Available records:

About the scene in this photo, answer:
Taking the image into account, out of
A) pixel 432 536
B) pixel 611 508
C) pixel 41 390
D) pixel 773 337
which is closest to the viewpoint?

...

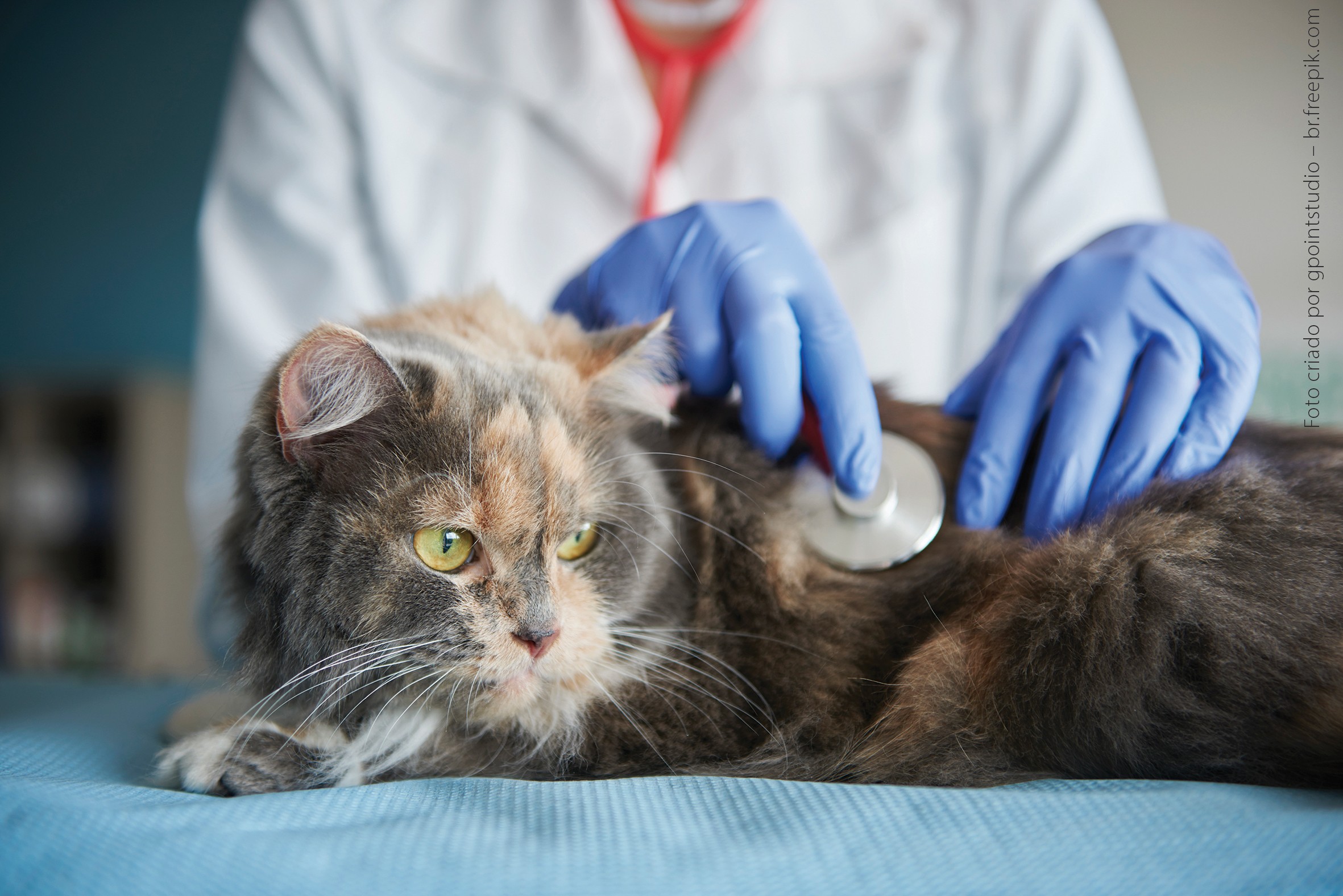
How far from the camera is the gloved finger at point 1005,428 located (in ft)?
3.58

Required work:
Can you format the lines from the one with "About the scene" up to and including the one with "which is closest to the viewpoint?" as a Markdown table with the columns No. and Line, leaving out any blank lines?

Task result:
| No. | Line |
|---|---|
| 1 | About the scene in this photo, answer: |
| 2 | Taking the image into account, out of |
| 3 | A) pixel 432 536 |
| 4 | B) pixel 611 508 |
| 5 | C) pixel 41 390 |
| 6 | D) pixel 773 337 |
| 7 | which is closest to the viewpoint? |